■ Items from a dataset ■
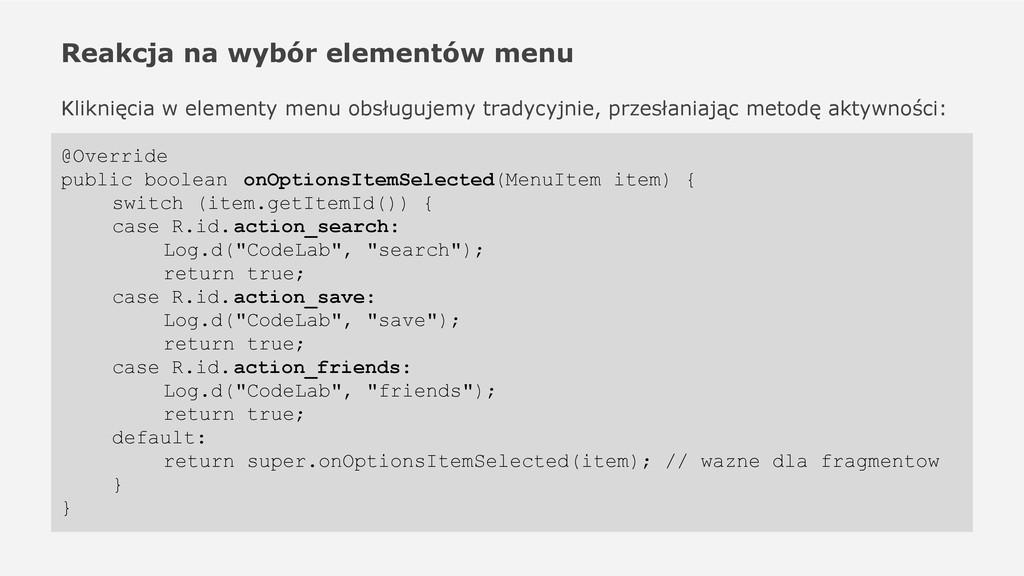 Reakcja na wybór elementów menu Kliknięcia w el...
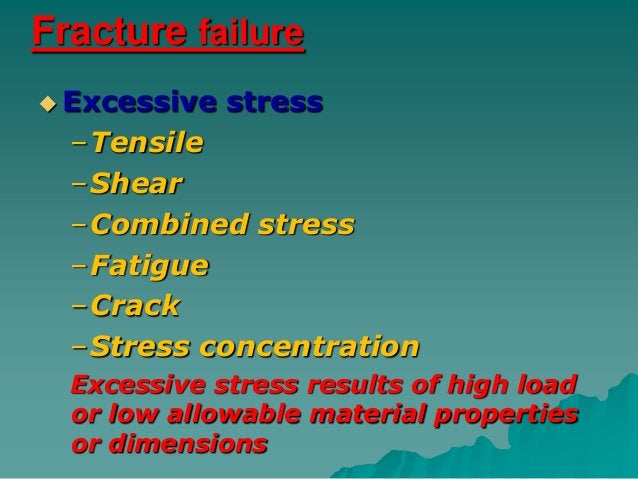 Fracture failure Excessive   stress  –Tensile  –Shear  –Combined stress  –Fatigue  –Crack  –Stress concentration  Excessi...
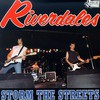 Riverdales, Storm the Streets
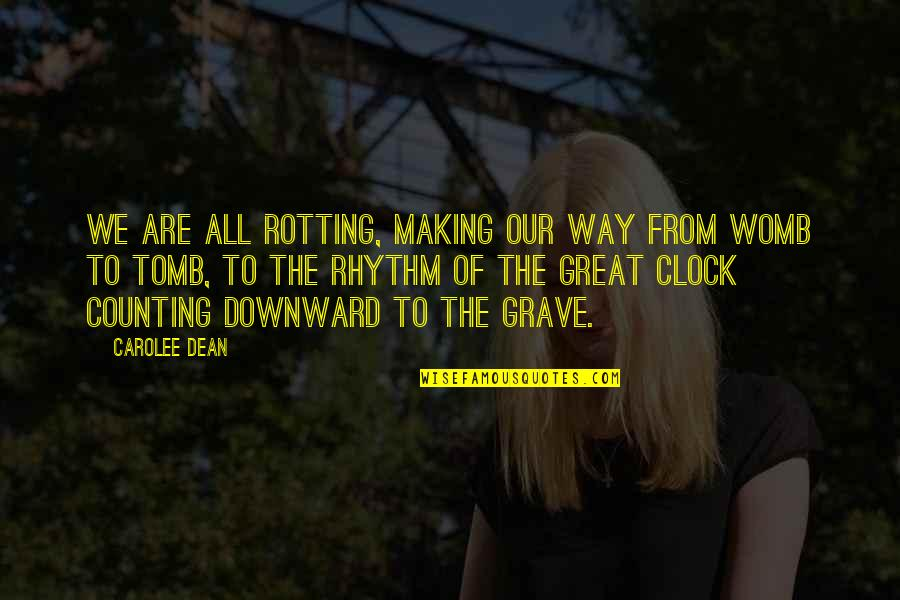 1 O'clock Quotes By Carolee Dean: We are all rotting, making our way from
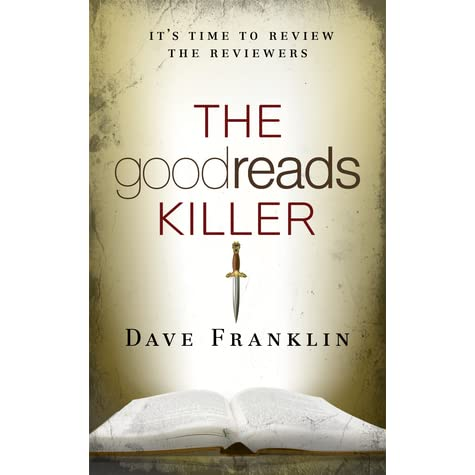 The Goodreads Killer by Dave Franklin — Reviews, Discussion, Bookclubs, Lists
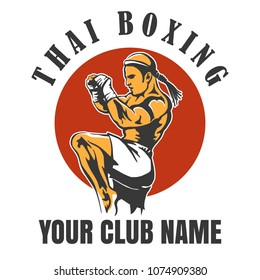 Thai Boxing Club Emblem. Muay Thai Fighter in Kicking Pose. Vector illustration.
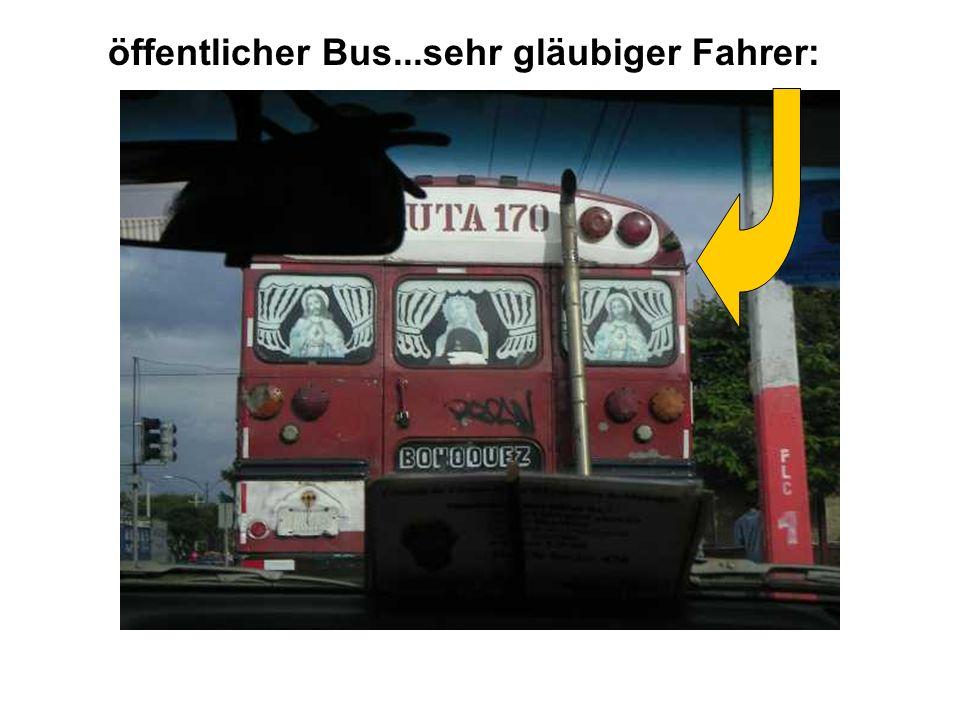 : öffentlicher Bus...sehr gläubiger Fahrer:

■ What this task involves ■
With the pictures removed, print the entries above exactly.

■ Finished task ■
 Reakcja na wybór elementów menu Kliknięcia w el...
 Fracture failure Excessive   stress  –Tensile  –Shear  –Combined stress  –Fatigue  –Crack  –Stress concentration  Excessi...
 Riverdales, Storm the Streets
 1 O'clock Quotes By Carolee Dean: We are all rotting, making our way from
 The Goodreads Killer by Dave Franklin — Reviews, Discussion, Bookclubs, Lists
 Thai Boxing Club Emblem. Muay Thai Fighter in Kicking Pose. Vector illustration.
 : öffentlicher Bus...sehr gläubiger Fahrer:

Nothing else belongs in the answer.